= Latten =

Loose term for a variety of copper alloys used since the Middle Ages

Historically, the term "latten" referred loosely to the copper alloys such as brass
or bronze
that appeared in the Middle Ages and through to the late-18th and early-19th centuries. Such alloys were used for monumental brasses, in decorative effects on borders, rivets or other details of metalwork (particularly armour), in livery and pilgrim badges or funerary effigies. Latten commonly contained varying amounts of copper, tin, zinc and lead, giving it characteristics of both brass and bronze. Metalworkers commonly formed latten in thin sheets and used it to make church utensils. Brass of this period is made through the calamine brass process, from copper and zinc ore. (Later brass was made with zinc metal from Champion's smelting process and is not generally referred to as "latten".) This calamine brass was generally manufactured as hammered sheet or "battery brass" (hammered by a "battery" of water-powered trip hammers), and cast brass was rare.
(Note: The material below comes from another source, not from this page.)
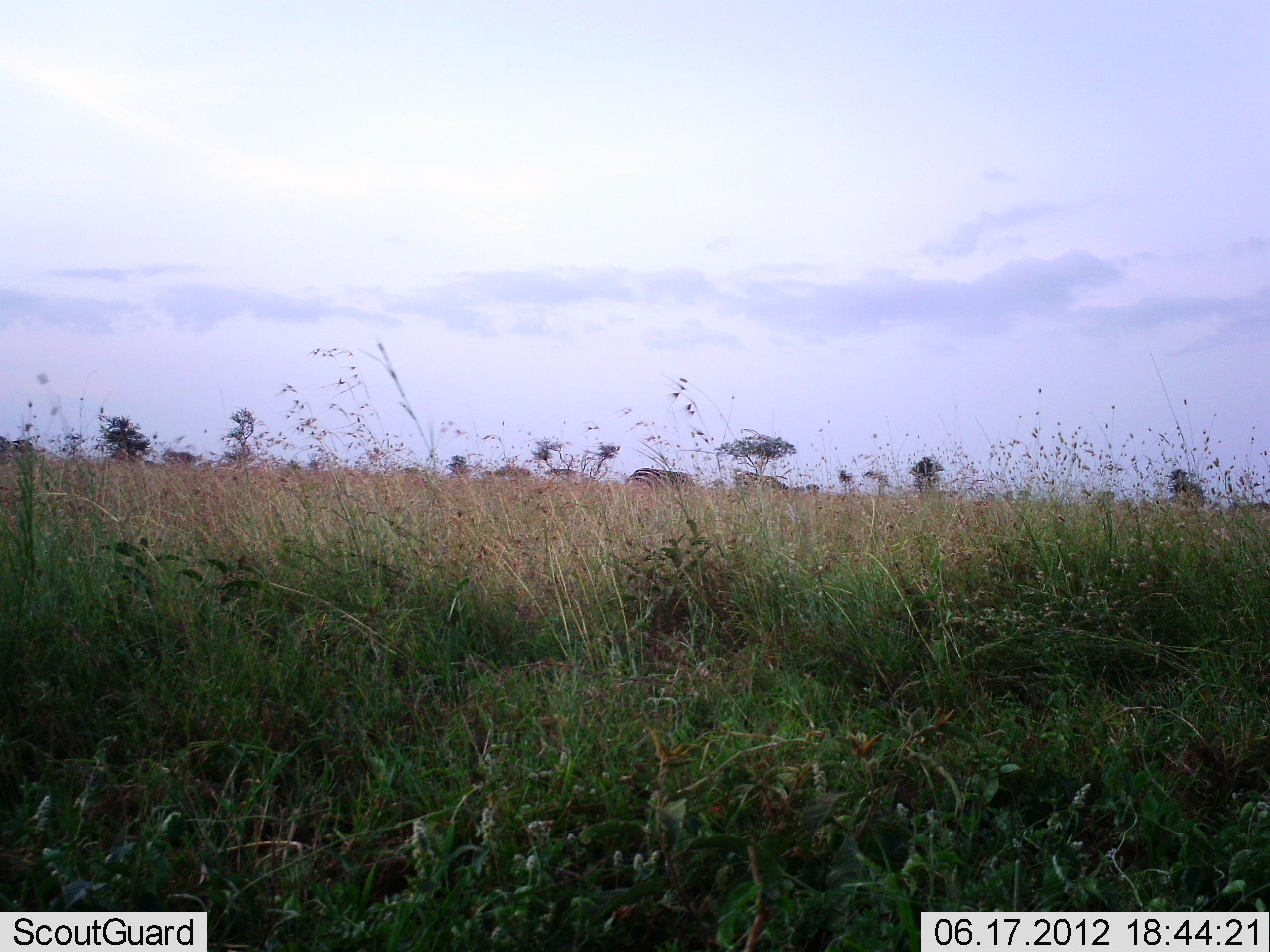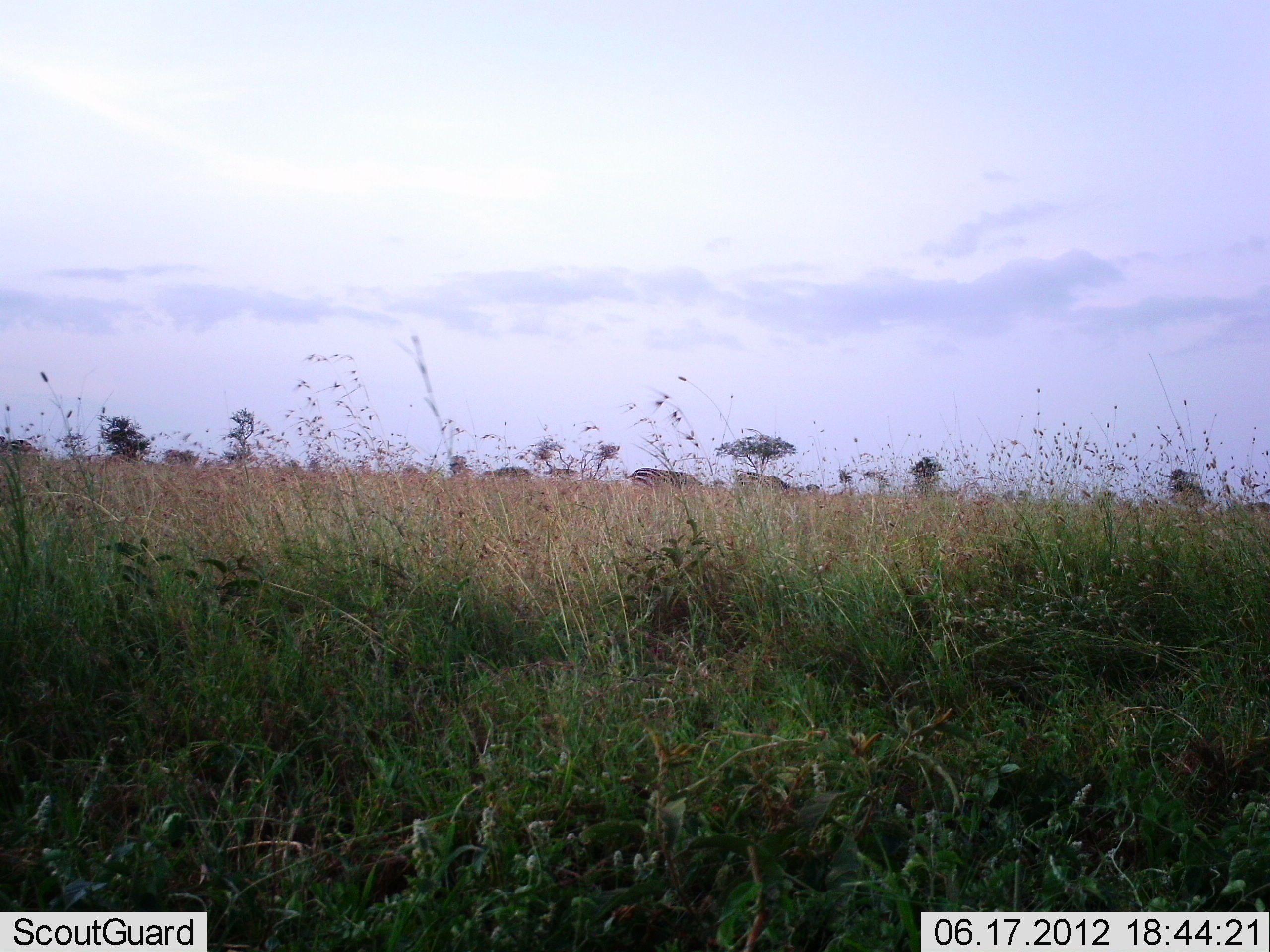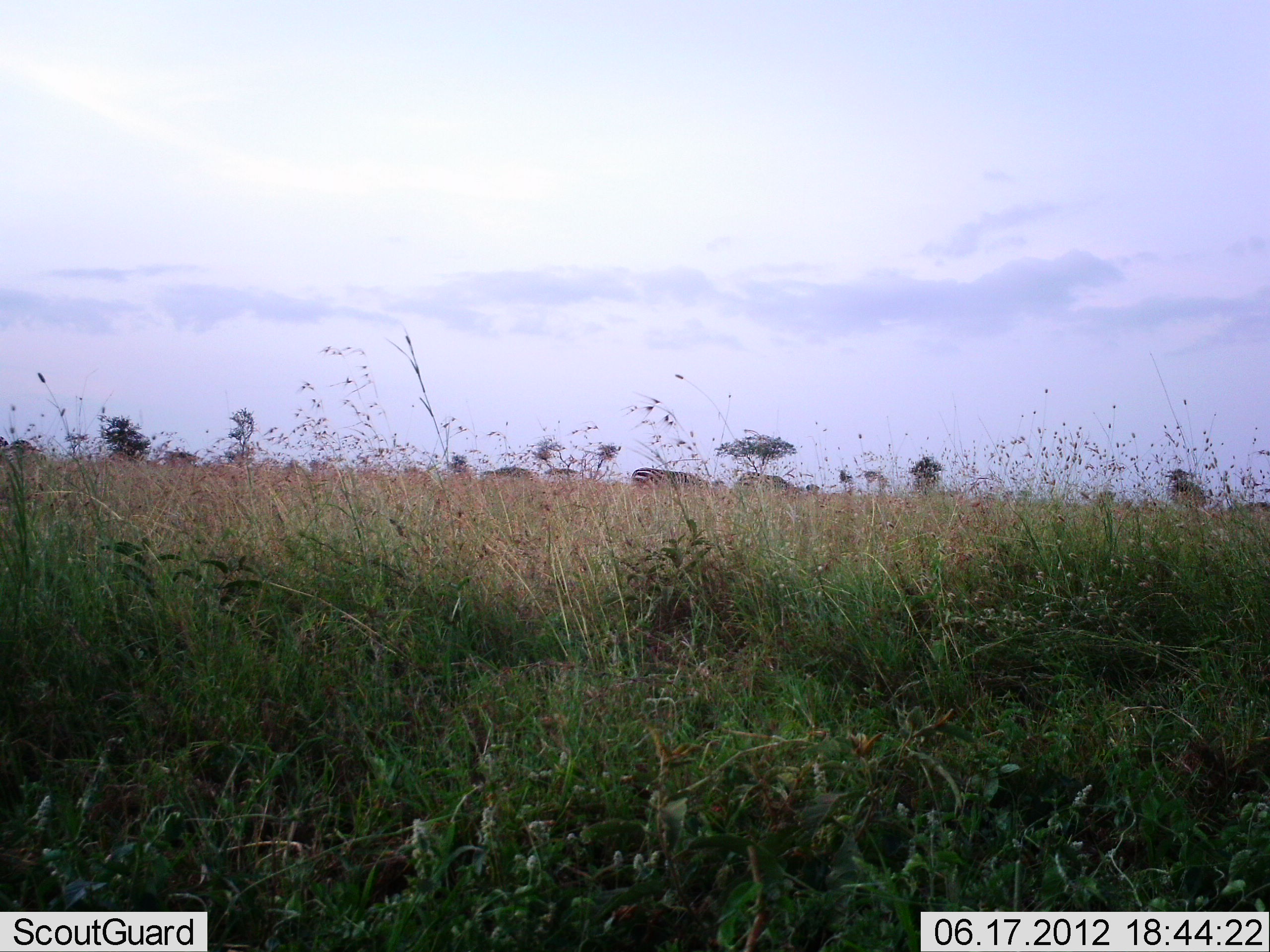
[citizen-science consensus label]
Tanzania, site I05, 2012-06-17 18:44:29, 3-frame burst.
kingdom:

"Latten" also refers to a type of tin plating on iron (or possibly some other base metal), which is known as white latten; and black latten refers to laten-brass, which is brass milled into thin plates or sheets.

The term "latten" has also been used, rarely, to refer to lead alloys.

In general, metal in thin sheets is characterised as "latten", e.g. gold latten, and lattens (plural) refers to metal sheets between 1/64" and 1/32" in thickness.